Alors il nous faut commencer par réconcilier les parents et l'institution pour agir ensemble en co-éducation.
La crise du Covid a été un temps d’éloignement entre parents et écoles, avec un accroissement des inégalités scolaires, notamment dans les quartiers populaires, en lien avec la promiscuité des logements, la fracture numérique et les plus grandes difficultés à accompagner le travail scolaire. La question de la coéducation est fondamentale. Des mesures comme les 11 espaces parents portés par la ville de Rennes, dans ou à proximité des écoles, rapprochent les parents des écoles et revalorisent le concept de co-éducation. L’école doit mieux prendre en compte les parents de familles populaires, quelle que soit leur façon de s’habiller ou leur religion, c’est ça aussi la laïcité.
L’école de la république doit réussir à accueillir tout le monde et ne pas exiger a priori une maîtrise des codes scolaires de la part des familles. Il doit s'agir d'un apprentissage commun et les différences culturelles, les expériences vécues, les langues parlées… ne doivent pas faire peur, mais enrichir l'école.
Enfin, il nous faut ouvrir nos écoles sur la nature : en désimperméabilisant les cours, en permettant de faire classe à l’extérieur. Ou encore à Grenoble, par le biais des bases de plein air municipales qui permettent aux classes de passer des séjours en montagne, en campagne ou au bord de la mer. L’occasion de découvrir ses camarades et ses enseignant-e-s sous un autre jour, de se créer une expérience collective et de faire l’expérience de la nature.
Je pense l’avoir montré, il est tout à fait possible, par l’action combinée des politiques publiques et la mobilisation des habitant.e.s, de faire des quartiers populaires où il fait bon vivre. Et alors, enrichi.es par leur passage, ils et elles pourront choisir. Il ne s’agira plus de prétendre qu’installer des ménages plus riches quelque part règle les problèmes sociaux des autres. Mais de donner envie de rester. De miser sur une mixité sociale endogène.
Si j’ai souhaité partager ma vision politique des quartiers populaires, c’est parce que nous avons la responsabilité de dénoncer sans relâche le paravent politico-médiatique construit par la droite et l’extrême droite, cet écran de fumée nauséabonde destiné à nous cacher des problématiques concrètes des habitant.e.s : précarité et racisme, inégalités sociales, faiblesse des services publics, pollution de l’air, logements à réhabiliter… les personnes qui vivent dans les quartiers populaires méritent que l’on parle d’elles et de toutes leurs vies positives.

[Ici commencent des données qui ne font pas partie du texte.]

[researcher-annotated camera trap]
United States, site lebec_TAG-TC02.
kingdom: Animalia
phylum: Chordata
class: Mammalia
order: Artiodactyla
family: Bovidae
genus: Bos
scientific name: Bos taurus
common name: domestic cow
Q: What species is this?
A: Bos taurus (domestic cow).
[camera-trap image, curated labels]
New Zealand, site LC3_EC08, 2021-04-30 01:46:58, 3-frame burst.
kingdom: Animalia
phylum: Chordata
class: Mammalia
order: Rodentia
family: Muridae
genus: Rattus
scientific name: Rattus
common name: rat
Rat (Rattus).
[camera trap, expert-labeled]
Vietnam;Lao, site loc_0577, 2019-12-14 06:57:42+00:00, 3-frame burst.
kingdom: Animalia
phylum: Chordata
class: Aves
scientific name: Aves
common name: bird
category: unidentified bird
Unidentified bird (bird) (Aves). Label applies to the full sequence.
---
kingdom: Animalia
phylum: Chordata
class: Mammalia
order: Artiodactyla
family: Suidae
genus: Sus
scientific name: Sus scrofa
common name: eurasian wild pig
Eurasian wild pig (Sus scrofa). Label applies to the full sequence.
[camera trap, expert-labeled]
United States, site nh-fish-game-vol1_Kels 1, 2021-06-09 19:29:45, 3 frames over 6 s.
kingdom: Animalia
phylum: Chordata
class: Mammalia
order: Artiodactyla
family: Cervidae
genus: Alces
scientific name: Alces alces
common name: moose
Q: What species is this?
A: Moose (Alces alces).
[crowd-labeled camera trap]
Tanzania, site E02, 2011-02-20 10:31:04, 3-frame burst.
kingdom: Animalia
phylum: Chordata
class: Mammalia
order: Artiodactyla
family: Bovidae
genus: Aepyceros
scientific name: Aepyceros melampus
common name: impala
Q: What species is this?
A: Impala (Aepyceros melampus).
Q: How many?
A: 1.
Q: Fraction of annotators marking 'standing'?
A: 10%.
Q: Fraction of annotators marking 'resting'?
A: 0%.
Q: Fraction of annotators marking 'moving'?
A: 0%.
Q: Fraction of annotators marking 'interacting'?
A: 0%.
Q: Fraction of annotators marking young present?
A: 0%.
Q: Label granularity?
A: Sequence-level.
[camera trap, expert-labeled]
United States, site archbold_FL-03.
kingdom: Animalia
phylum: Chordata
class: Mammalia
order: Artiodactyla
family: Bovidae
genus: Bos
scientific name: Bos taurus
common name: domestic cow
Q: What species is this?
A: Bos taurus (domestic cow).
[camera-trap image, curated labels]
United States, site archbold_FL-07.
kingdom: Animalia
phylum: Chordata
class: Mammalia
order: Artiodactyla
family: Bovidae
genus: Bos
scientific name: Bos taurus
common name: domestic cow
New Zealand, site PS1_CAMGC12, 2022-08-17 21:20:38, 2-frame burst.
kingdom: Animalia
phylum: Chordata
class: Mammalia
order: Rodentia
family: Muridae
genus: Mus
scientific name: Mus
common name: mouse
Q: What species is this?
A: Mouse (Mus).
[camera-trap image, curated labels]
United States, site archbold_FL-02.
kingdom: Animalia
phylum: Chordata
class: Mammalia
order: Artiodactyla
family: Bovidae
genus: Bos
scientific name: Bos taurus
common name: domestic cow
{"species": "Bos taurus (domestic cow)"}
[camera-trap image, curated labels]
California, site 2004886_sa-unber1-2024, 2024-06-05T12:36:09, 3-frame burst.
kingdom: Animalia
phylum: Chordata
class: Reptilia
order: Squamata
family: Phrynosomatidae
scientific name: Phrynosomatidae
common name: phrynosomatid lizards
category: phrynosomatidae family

En tant qu’écologiste et défenseur de la justice sociale, je crois fondamentalement au fait que nous ne pourrons pas transformer la société sans embarquer les habitant.e.s des quartiers populaires. Nous avons besoin d’elles et d’eux pour donner un avenir positif à notre société commune.
Les habitant.e.s des quartiers populaires peuvent être fier.e.s d’habiter des espaces de solidarités et de multiculturalité, auxquels nos Villes doivent tant. Il s’agit de pouvoir être fier de venir de quelque part, fier d’être là où l’on est, et fier d’aller ailleurs. En gagnant cette dignité, on se raccroche à ce territoire et alors, on n’est plus seulement logé là. On habite. On peut agir. On a envie de le protéger. De protéger les personnes qui y vivent contre les pollutions aux micro-particules, de construire des circuits-courts pour que l’alimentation de qualité ne soit plus réservée aux plus riches. De lutter contre le réchauffement climatique, et ses conséquences pour les habitant.e.s des logements passoires-logements bouilloires. C’est là que je saluerai Fatima Ouassak, dont le travail et nos échanges, m’ont bien-sûr largement inspiré, ainsi que mes discussions avec Mohamed Mechmache et le réseau Pas Sans Nous ou encore le travail fait par l’association Banlieue Climat.
Ensemble nous pouvons construire un projet d’écologie populaire.